Так и Лиза, обнаружила себя, обращающейся к христианскому богу. На все доводы разума, что бог один, как его не называй (сомневаться в его существовании ей сейчас очень не хотелось), какое-то внутреннее чувство подсказывало именно эти формы, вероятно заимствовав их еще с времён раннего детства, как-то связав на эмоциональном уровне с защищенностью и искуплением. Всё остальное было мёртвым, шаблонным продуктом чистого разума и разумеется не годилось. Лиза вспомнила, что не знает с чего надо начинать молиться в таких случаях, но подумала, что если просто изольёт душу, то ей станет легче.
- Господи прости... - Начала она и вдруг запнулась.. Как можно было ей надеяться на прощение? Ведь то что она отрицала, было фактически его волей, если принимать Библейские каноны бытия. Да, вспоминалось что-то такое из проповедей, где всегда учили, что бог милостивый и всепрощающий. Но отрицая это, она фактически отрицала самого бога, как можно было после этого просить у него прощения, или защиты? Конечно, ей оставалось одно - смирение, но Лизе казалось, что этого не наступит никогда, пока она жива. А раз так, то всё это было ложью, чем ей поможет лживая молитва, или лживое раскаяние? Последний оплот, который мог бы дать ей силы и уверенность, развалился. Осознавая это, Лиза чувствовала только закипающую злобу, внутри себя. Так пусть же её ненависть станет абсолютной, она ненавидит себя, ненавидит своих родителей, ненавидит этот мир, ненавидит этого бога! Ей были слышны гулкие удары сердца в висках, и она, сдавливая их руками, раз за разом прикладывала холодные ладони к щекам, от которых аж пащило жаром.
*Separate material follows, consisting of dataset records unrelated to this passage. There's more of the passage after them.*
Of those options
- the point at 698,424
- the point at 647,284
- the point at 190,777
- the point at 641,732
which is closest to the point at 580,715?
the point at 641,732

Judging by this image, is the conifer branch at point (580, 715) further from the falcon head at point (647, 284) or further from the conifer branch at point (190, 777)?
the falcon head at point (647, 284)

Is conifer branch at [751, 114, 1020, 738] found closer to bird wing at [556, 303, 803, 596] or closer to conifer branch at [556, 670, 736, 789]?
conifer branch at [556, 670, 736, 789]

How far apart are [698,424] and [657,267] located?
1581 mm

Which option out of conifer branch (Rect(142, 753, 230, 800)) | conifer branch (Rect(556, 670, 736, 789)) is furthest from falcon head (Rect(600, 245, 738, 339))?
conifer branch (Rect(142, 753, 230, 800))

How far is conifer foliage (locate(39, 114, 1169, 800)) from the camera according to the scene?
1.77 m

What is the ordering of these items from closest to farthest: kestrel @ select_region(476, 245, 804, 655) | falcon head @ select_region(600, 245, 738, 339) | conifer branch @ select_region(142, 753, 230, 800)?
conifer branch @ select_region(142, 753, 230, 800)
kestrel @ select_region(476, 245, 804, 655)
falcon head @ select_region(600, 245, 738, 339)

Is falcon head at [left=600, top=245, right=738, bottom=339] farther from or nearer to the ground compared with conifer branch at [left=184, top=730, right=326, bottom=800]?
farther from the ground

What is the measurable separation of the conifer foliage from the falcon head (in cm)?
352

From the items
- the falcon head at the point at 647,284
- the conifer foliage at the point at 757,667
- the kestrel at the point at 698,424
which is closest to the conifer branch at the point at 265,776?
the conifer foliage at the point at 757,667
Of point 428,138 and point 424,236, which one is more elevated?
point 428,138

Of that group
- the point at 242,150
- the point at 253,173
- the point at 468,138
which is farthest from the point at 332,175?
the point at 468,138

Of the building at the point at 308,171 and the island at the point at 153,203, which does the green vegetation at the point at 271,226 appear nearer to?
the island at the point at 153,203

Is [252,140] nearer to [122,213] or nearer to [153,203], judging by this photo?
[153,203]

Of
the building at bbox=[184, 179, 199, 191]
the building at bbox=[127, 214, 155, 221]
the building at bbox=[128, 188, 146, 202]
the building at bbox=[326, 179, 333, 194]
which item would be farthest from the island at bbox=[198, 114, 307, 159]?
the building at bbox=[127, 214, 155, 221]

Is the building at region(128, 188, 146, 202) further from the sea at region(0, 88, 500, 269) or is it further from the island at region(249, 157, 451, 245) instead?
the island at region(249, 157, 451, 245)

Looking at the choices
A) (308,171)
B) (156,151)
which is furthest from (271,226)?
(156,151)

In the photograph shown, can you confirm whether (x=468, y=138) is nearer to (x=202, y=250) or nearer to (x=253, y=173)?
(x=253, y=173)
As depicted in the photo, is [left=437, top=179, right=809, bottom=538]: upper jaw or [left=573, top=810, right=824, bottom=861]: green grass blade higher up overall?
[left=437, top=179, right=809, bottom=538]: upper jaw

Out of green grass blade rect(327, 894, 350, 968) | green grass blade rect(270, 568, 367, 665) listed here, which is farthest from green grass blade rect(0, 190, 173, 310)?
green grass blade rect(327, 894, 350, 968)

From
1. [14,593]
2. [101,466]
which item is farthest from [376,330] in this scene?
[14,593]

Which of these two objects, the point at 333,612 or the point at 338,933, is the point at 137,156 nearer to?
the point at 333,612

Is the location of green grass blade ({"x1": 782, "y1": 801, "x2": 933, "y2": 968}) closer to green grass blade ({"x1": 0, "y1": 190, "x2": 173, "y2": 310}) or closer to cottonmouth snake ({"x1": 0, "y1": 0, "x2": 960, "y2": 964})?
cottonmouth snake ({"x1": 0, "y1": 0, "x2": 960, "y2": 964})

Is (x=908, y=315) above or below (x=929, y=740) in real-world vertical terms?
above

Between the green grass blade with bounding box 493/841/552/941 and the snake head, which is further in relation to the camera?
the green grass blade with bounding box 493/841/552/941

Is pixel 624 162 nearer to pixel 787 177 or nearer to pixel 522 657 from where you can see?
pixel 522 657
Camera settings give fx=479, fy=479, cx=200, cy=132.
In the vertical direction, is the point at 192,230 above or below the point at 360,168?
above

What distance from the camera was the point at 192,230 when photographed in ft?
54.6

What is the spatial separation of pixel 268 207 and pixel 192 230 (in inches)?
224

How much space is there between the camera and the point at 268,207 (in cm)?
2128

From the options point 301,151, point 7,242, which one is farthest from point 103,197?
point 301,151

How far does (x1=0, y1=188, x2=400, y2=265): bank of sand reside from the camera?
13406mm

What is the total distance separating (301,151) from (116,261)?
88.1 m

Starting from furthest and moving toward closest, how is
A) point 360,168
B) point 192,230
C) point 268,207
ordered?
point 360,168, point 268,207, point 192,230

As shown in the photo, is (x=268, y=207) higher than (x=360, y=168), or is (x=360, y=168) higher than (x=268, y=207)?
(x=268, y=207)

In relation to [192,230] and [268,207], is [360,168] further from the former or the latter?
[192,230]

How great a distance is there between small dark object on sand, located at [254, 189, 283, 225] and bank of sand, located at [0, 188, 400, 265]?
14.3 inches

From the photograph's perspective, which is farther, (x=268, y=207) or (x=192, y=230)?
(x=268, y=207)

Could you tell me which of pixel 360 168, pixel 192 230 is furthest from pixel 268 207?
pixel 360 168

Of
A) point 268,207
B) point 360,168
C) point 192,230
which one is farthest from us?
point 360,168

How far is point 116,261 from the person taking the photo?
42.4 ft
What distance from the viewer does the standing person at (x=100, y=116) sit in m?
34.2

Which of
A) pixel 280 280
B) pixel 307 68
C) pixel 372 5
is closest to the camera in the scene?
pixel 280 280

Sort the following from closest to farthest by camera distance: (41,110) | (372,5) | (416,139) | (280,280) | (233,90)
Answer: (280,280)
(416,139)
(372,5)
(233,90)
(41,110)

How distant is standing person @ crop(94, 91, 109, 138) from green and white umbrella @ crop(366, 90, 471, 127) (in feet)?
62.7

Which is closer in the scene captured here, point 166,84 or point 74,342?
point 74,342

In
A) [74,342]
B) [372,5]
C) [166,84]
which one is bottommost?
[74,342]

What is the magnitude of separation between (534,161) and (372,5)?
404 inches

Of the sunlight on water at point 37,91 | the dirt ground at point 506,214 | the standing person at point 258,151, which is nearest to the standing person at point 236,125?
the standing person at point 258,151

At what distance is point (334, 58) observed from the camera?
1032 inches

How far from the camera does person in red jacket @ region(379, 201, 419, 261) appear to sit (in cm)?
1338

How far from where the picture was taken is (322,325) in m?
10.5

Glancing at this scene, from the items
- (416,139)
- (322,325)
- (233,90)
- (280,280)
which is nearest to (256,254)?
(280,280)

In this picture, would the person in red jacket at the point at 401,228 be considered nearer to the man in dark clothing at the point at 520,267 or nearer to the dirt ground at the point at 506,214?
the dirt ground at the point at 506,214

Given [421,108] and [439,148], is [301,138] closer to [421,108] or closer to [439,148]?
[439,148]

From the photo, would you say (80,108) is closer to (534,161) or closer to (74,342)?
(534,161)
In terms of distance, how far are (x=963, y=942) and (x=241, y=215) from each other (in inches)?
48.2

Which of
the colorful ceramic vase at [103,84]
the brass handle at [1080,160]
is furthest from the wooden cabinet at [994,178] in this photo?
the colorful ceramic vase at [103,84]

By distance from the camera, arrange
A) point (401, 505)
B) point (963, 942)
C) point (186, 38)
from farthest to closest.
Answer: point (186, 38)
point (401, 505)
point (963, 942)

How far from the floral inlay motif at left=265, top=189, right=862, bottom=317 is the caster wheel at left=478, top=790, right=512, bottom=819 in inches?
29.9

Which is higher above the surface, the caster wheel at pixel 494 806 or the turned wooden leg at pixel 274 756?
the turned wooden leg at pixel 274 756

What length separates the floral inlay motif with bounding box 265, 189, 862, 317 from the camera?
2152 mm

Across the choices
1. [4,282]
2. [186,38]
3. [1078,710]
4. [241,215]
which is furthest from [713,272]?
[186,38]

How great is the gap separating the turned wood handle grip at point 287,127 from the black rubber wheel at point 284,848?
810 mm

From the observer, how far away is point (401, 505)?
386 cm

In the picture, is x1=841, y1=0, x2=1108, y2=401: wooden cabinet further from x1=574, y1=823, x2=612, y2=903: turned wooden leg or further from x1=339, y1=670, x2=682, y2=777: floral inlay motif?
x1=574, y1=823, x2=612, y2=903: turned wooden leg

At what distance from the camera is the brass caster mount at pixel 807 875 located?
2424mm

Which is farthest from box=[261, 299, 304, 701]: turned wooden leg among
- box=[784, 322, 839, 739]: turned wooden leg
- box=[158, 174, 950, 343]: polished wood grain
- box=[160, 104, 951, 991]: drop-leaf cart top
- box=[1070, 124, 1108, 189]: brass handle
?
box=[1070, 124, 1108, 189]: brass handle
- Какая утонченная жестокость, сотворить всех рабами и требовать за это любить себя. - Думалось ей, хотя разум тут же подсказывал возможную цэлесообразность такого решения, в том, что только преодолевая что-то, мы можем познать ценность достигнутого и прочие шаблонные фразы, которые говорятся в ответ на такие аргументы, но ей не хотелось ничего слушать.
Продолжая сидеть так, Лиза чувствовала неумолимую потребность действовать, иначе с её здоровьем могло случиться что-то нехорошее. Что-то должно было случиться обязательно, иначе просто не могло быть, и она ловила себя на мысли, что думает об этом, как о чем-то совершенно от неё не зависящем. Тот гнёт который нужно будет переносить оставаясь в этом доме, совершенно непереносим, значит нужно уйти. Странно ей казалось, что это решение приняли за неё, хотя и понимала что это не правильно.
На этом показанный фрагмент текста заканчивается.